Gahood of Dathyna arrives near Satan with a fleet:
he and his single human assistant are in a large spherical battleship, its shape obscured by towers, pillboxes, derricks and emplacements;
Gahood also controls nineteen streamlined robotic destroyers and three shark-like robotic cruisers;
all twenty three vessels bristle with guns, missile launchers and energy projectors.

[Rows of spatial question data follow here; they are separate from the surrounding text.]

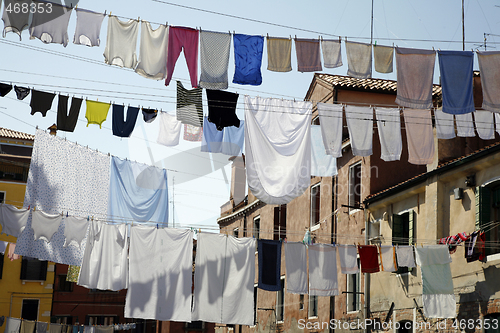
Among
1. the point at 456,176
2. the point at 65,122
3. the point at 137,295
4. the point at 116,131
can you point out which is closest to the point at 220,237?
the point at 137,295

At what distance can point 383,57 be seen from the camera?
13.9 m

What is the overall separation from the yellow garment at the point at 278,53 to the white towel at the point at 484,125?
545cm

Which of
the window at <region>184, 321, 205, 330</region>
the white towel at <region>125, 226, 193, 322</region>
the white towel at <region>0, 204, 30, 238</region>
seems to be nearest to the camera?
the white towel at <region>125, 226, 193, 322</region>

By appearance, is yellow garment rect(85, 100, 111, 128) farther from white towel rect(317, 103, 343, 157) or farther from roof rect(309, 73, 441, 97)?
roof rect(309, 73, 441, 97)

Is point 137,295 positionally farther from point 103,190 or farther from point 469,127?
point 469,127

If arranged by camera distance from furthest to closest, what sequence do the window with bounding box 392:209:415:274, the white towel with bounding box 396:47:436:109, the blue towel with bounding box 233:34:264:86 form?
the window with bounding box 392:209:415:274
the white towel with bounding box 396:47:436:109
the blue towel with bounding box 233:34:264:86

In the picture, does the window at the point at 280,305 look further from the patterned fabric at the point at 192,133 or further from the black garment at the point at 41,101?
the black garment at the point at 41,101

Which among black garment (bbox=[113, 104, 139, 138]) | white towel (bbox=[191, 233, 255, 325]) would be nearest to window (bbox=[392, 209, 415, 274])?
white towel (bbox=[191, 233, 255, 325])

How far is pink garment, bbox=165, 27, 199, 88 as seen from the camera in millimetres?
13461

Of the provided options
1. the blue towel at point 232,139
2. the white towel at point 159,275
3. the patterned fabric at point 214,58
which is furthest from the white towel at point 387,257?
the patterned fabric at point 214,58

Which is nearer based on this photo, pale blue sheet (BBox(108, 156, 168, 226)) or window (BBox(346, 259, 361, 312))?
pale blue sheet (BBox(108, 156, 168, 226))

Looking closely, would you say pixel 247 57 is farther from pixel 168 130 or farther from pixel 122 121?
pixel 122 121

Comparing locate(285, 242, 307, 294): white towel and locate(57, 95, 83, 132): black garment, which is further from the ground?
locate(57, 95, 83, 132): black garment

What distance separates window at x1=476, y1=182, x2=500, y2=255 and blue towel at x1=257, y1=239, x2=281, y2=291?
4875 mm
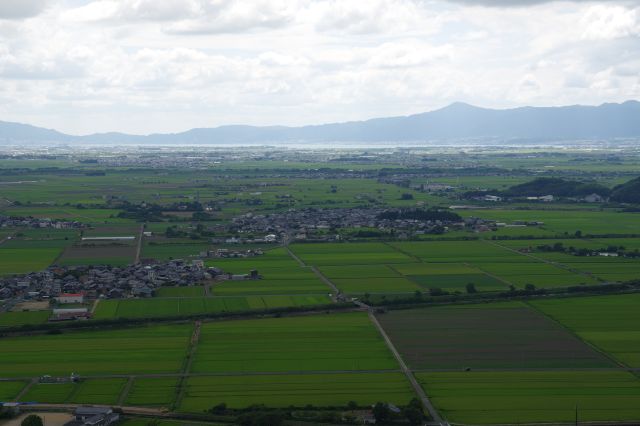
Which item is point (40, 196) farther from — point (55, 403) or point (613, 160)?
point (613, 160)

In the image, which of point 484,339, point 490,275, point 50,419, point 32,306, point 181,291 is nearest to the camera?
point 50,419

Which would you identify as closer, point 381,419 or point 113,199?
point 381,419

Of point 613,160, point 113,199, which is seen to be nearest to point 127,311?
point 113,199

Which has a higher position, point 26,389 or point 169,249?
point 26,389

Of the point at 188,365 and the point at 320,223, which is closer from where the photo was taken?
the point at 188,365

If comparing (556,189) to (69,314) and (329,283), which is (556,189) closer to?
(329,283)

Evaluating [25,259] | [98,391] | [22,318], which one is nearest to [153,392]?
[98,391]
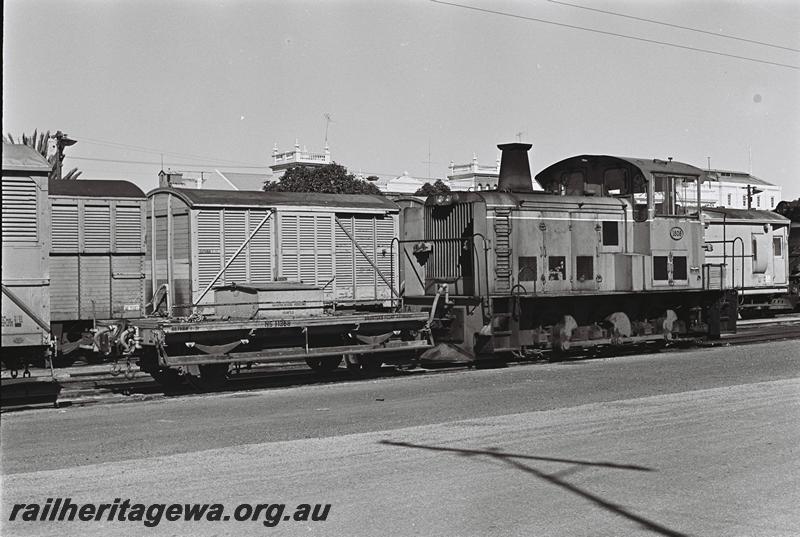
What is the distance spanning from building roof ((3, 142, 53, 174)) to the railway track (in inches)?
124

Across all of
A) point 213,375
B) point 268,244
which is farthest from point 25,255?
point 268,244

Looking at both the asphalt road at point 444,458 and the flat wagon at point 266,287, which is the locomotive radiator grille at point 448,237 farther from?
the asphalt road at point 444,458

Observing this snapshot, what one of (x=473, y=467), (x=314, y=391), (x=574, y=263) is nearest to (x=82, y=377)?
(x=314, y=391)

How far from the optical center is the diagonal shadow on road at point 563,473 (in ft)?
21.5

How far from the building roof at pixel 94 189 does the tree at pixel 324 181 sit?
36.6 m

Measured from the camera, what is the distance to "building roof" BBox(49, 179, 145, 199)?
19.8m

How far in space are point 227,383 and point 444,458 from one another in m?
7.77

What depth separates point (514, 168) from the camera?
19.4m

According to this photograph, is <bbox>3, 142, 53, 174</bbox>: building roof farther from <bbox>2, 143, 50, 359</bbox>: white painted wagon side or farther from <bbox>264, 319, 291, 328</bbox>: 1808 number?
<bbox>264, 319, 291, 328</bbox>: 1808 number

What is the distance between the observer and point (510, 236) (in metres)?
18.3

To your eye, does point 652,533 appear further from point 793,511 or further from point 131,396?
point 131,396

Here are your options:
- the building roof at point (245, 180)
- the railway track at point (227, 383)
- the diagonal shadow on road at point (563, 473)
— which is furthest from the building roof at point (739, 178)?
the diagonal shadow on road at point (563, 473)

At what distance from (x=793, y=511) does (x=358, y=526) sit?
3.20 m

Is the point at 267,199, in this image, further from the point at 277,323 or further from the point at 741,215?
the point at 741,215
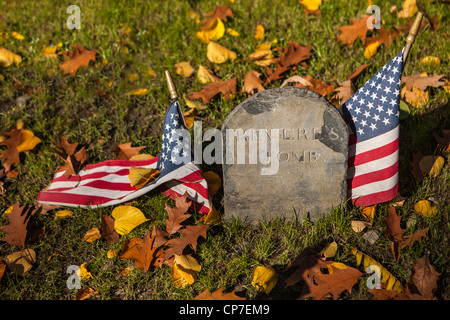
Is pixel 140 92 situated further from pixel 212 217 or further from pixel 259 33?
pixel 212 217

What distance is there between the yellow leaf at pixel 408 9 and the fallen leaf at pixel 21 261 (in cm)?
372

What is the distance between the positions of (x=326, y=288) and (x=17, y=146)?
2601 millimetres

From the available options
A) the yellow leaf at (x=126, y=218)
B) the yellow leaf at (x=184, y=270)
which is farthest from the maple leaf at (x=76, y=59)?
the yellow leaf at (x=184, y=270)

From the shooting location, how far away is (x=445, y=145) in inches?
118

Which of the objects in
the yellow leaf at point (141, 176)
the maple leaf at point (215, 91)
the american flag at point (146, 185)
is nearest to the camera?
the american flag at point (146, 185)

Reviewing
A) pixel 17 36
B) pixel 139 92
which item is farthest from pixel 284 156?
pixel 17 36

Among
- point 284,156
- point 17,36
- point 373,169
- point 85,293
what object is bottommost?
point 85,293

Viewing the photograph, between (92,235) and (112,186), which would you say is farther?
(112,186)

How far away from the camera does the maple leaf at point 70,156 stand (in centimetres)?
320

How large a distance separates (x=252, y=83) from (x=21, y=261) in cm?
216

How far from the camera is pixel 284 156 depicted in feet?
8.46

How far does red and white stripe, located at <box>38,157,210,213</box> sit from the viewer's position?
9.02 feet

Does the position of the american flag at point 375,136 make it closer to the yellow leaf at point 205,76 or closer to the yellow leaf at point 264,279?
the yellow leaf at point 264,279

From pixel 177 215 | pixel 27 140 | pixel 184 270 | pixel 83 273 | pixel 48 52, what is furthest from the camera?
pixel 48 52
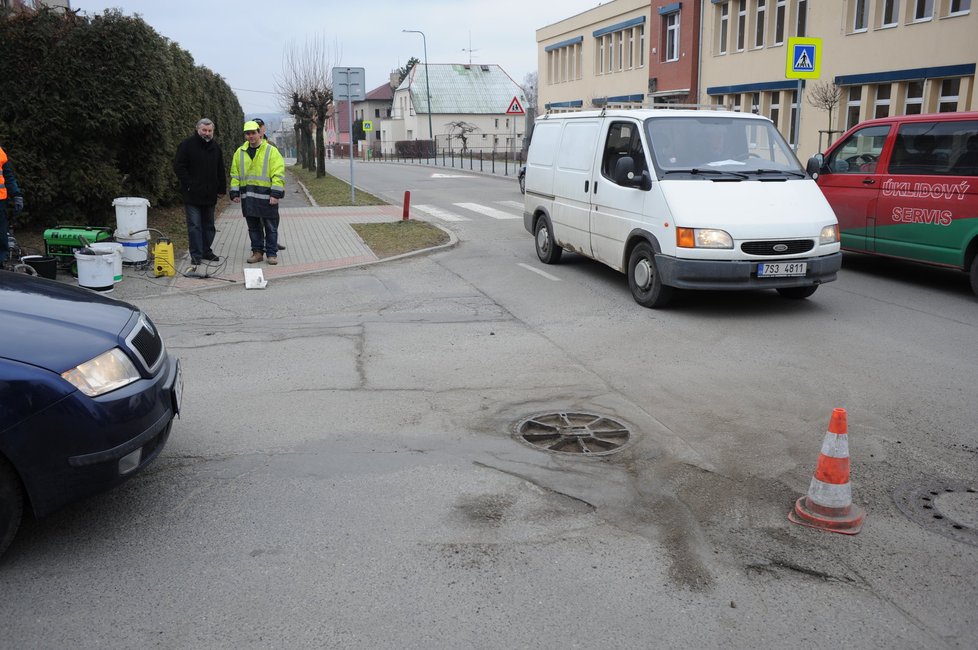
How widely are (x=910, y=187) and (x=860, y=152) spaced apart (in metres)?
1.13

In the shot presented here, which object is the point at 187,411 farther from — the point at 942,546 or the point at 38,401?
the point at 942,546

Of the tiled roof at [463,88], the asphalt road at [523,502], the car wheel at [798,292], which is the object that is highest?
the tiled roof at [463,88]

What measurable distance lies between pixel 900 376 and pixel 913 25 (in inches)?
810

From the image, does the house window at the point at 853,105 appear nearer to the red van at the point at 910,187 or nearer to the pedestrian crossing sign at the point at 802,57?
the pedestrian crossing sign at the point at 802,57

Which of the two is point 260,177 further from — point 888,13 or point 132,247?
point 888,13

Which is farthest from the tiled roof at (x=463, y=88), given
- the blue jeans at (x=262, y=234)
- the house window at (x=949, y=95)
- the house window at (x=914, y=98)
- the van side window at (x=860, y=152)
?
the van side window at (x=860, y=152)

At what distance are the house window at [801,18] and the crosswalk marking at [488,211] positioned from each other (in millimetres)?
13440

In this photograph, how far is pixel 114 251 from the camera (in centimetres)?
1030

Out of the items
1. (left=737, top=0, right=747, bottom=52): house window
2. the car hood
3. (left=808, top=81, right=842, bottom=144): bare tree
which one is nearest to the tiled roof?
(left=737, top=0, right=747, bottom=52): house window

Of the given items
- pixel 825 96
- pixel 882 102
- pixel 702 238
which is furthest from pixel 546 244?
pixel 882 102

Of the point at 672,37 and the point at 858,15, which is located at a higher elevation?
the point at 672,37

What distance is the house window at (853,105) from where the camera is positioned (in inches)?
1012

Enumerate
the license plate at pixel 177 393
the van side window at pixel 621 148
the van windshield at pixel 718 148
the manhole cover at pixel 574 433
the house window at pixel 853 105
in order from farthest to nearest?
the house window at pixel 853 105
the van side window at pixel 621 148
the van windshield at pixel 718 148
the manhole cover at pixel 574 433
the license plate at pixel 177 393

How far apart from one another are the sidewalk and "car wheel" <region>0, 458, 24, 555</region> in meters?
6.86
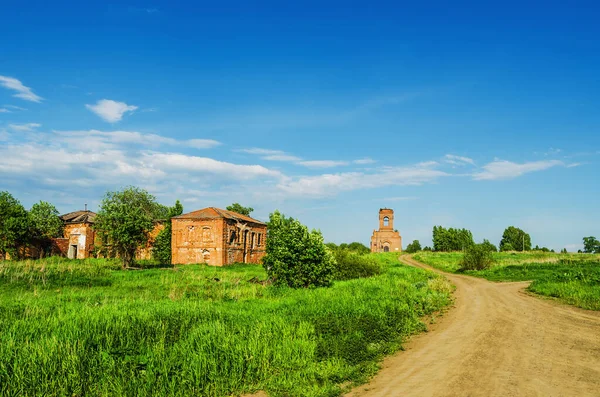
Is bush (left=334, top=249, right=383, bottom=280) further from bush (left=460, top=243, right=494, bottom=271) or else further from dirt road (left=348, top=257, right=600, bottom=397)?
dirt road (left=348, top=257, right=600, bottom=397)

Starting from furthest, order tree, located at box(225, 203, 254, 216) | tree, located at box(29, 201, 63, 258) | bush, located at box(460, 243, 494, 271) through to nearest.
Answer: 1. tree, located at box(225, 203, 254, 216)
2. tree, located at box(29, 201, 63, 258)
3. bush, located at box(460, 243, 494, 271)

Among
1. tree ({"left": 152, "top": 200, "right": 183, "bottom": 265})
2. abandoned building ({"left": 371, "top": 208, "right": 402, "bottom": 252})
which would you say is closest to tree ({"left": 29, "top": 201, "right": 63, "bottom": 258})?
tree ({"left": 152, "top": 200, "right": 183, "bottom": 265})

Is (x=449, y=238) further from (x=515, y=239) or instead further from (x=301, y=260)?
(x=301, y=260)

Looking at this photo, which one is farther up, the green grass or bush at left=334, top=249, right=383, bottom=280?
bush at left=334, top=249, right=383, bottom=280

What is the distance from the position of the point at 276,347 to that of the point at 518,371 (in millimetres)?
5610

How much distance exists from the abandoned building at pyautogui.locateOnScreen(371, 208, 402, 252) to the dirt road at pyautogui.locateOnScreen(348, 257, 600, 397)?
74.6 m

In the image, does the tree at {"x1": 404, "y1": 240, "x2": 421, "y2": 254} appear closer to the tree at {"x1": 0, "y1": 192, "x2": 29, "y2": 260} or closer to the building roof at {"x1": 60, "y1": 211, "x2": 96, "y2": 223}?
the building roof at {"x1": 60, "y1": 211, "x2": 96, "y2": 223}

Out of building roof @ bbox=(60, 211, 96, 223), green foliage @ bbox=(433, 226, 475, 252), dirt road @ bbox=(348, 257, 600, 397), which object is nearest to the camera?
dirt road @ bbox=(348, 257, 600, 397)

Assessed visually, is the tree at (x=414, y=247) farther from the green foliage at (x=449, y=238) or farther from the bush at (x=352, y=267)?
the bush at (x=352, y=267)

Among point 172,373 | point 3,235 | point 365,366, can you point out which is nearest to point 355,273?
point 365,366

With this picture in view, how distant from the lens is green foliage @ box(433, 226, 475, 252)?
350 feet

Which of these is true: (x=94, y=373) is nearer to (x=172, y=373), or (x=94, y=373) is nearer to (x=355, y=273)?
(x=172, y=373)

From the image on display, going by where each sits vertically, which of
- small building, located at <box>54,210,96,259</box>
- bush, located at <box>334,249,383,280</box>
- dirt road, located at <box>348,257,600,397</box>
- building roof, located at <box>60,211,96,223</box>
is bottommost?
dirt road, located at <box>348,257,600,397</box>

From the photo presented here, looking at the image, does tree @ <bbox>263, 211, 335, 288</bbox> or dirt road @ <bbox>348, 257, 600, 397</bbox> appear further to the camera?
tree @ <bbox>263, 211, 335, 288</bbox>
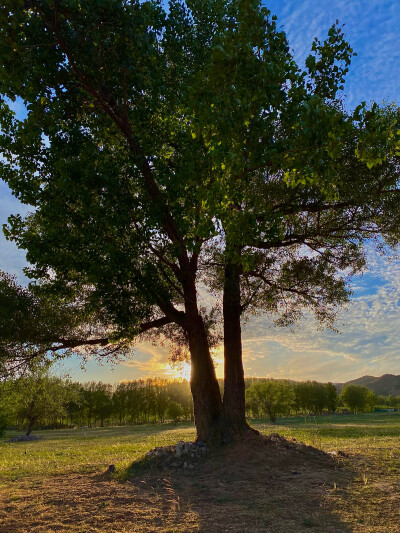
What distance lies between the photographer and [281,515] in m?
8.00

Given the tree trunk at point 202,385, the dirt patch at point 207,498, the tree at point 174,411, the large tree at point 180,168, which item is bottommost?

How much damage can Falkayn and Chee Lan in Muddlin' Through do to all that? Quite a lot. Muddlin' Through, controlled by the consciousness-level computer, Muddlehead, has small arms, light guns, four heavy blast cannon and four nuclear torpedoes. Falkayn, invited aboard the Dathynan battleship to be interrogated by Gahood, goes booby trapped and barely escapes with the human Hugh Latimer as a hostage. Chee Lan gets the Dathynan coordinates out of Latimer's brain. When Gahood realizes that he has retrieved from space not Latimer but his empty spacesuit, he attacks. Muddlehead leads the nineteen destroyers into a Satanic hurricane which destroys them utterly. The cruisers, orbiting Satan against possible space attack, which Falkayn has led Gahood to expect, are attacked by Muddlin' Through. Two are destroyed by torpedoes but a countermissile intercepts the third torpedo so Falkayn launches his fourth which has a near miss and badly damages the one surviving cruiser. Gahood retreats and returns home, not knowing that he can now be followed. You win this time, Earthlings!
3 comments:
Kaor, Paul!
Commenting on your last paragraph: one conclusion I drew from this is how risky it would be to depend mostly on computers and robotics on managing a fleet. The best computer programs can only do what it was PROGRAMMED to do, and they will be lacking in imagination, ability to react quickly to unexpected strategic changes, etc. I don't think warships with LIVING captains and crews would have entered so dangerously violent an environment as the atmosphere of Satan.
Sean
Sean,
The trader team members make this point!
Paul.
Kaor, Paul!
As did Flandry and various other Terrans in the days of the Empire.